WHAT YOU WILL DO:
Please count the lines in the material below that contain the word "parked", and reply with that number alone.

::: EXCERPTED RECORDS :::

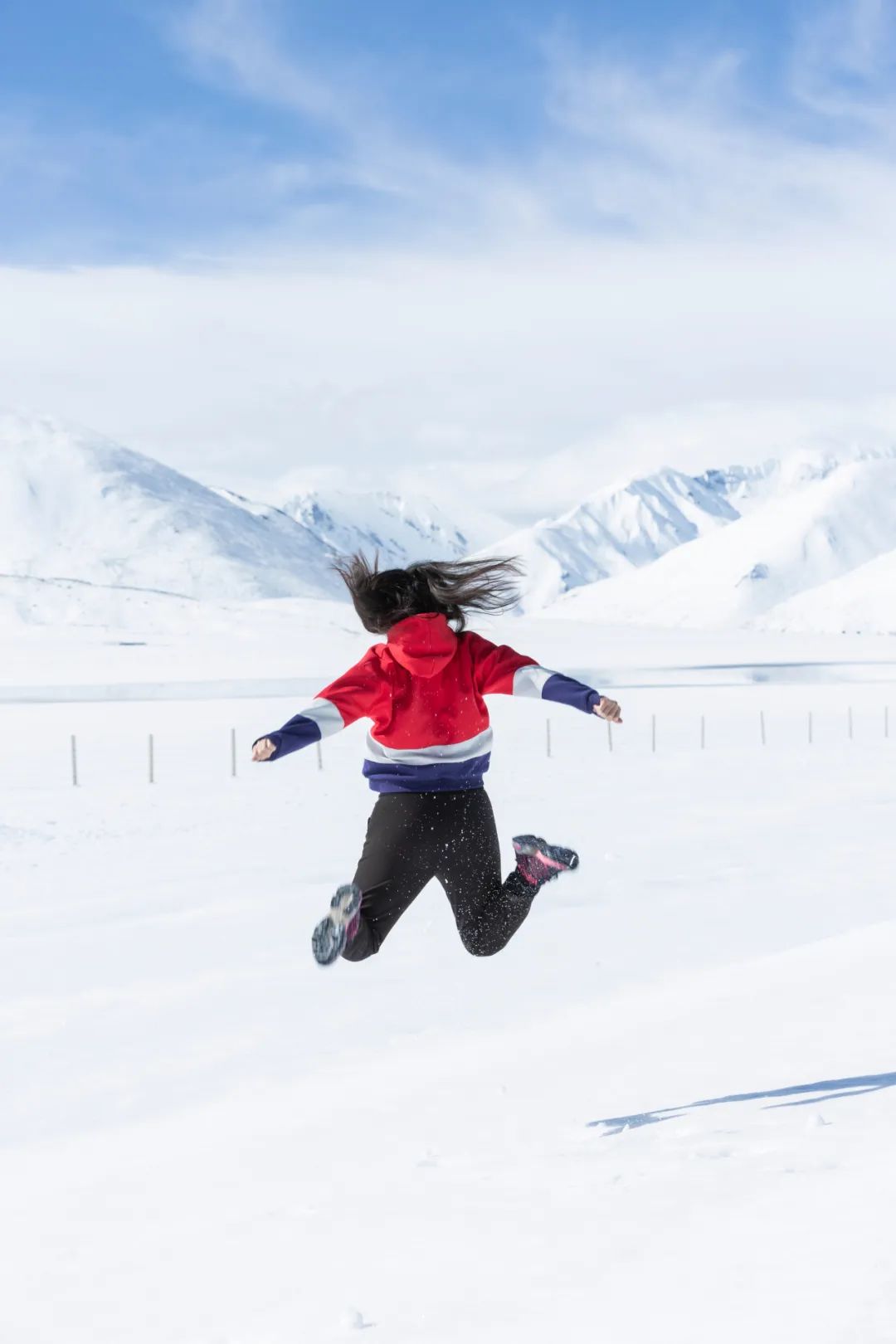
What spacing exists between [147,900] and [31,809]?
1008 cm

:::
::: EXCERPTED RECORDS :::

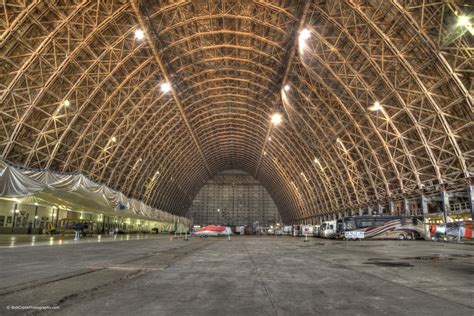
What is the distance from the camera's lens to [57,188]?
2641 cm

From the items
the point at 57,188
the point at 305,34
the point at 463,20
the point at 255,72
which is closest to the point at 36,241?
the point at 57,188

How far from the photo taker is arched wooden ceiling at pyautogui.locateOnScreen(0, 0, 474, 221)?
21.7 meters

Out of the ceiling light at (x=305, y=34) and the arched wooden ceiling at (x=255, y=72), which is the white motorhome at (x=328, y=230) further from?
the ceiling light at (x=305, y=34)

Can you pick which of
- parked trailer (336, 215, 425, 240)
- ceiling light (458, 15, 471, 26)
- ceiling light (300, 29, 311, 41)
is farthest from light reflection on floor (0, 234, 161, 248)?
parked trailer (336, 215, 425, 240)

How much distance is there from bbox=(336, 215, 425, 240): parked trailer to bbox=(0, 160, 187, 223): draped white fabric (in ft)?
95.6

:::
::: EXCERPTED RECORDS :::

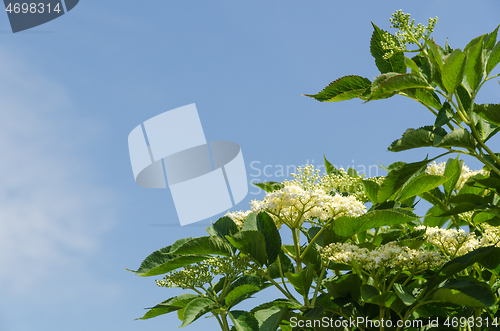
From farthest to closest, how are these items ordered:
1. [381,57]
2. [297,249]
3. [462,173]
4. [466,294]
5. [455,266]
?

:::

WORKED ANSWER:
3